The UK taxation body, Her Majesty’s Revenue and Customs department (HMRC), has reported 11 “serious” personal data incidents to the Information Commissioner’s Office (ICO) in 2020.
According to litigation practice Griffin Law, the incidents affected a total of 23,173 people and further investigation is warranted.
The biggest incident by volume occurred in May this year, when National Insurance number letters belonging to 16-year-olds went out with incorrect details. A total of 18,864 members of the public were affected by this slip-up, it was said.
The most significant incident, however, happened in February this year, when criminals managed to obtain personal details of 64 HMRC employees through three PAYE schemes. They harvested the usernames and passwords of a total of 573 people, none of which have yet been contacted by HMRC or law enforcement.
HMRC also reported various other slip-ups, including incorrectly handling Excel databases, employees leaving sensitive data on a train, and a cyberattack against an agent and their client data, all of which resulted in personal and other sensitive data being exposed to third parties.

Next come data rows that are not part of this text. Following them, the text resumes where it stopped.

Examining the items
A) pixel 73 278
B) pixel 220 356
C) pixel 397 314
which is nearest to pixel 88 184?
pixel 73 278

Also, a further 3,616 “centrally managed” incidents were recorded, with no further details revealed.
Commenting on the report, HMRC claimed it is doing all it can to protect its data and that it’s constantly learning and improving.
But Donal Blaney, Principle at Griffin Law, believes taxpayers have a right to expect their sensitive personal data to kept secure, and called for the ICO to “immediately investigate HMRC” for these breaches and hold the taxman to account for this “breathtaking incompetence”.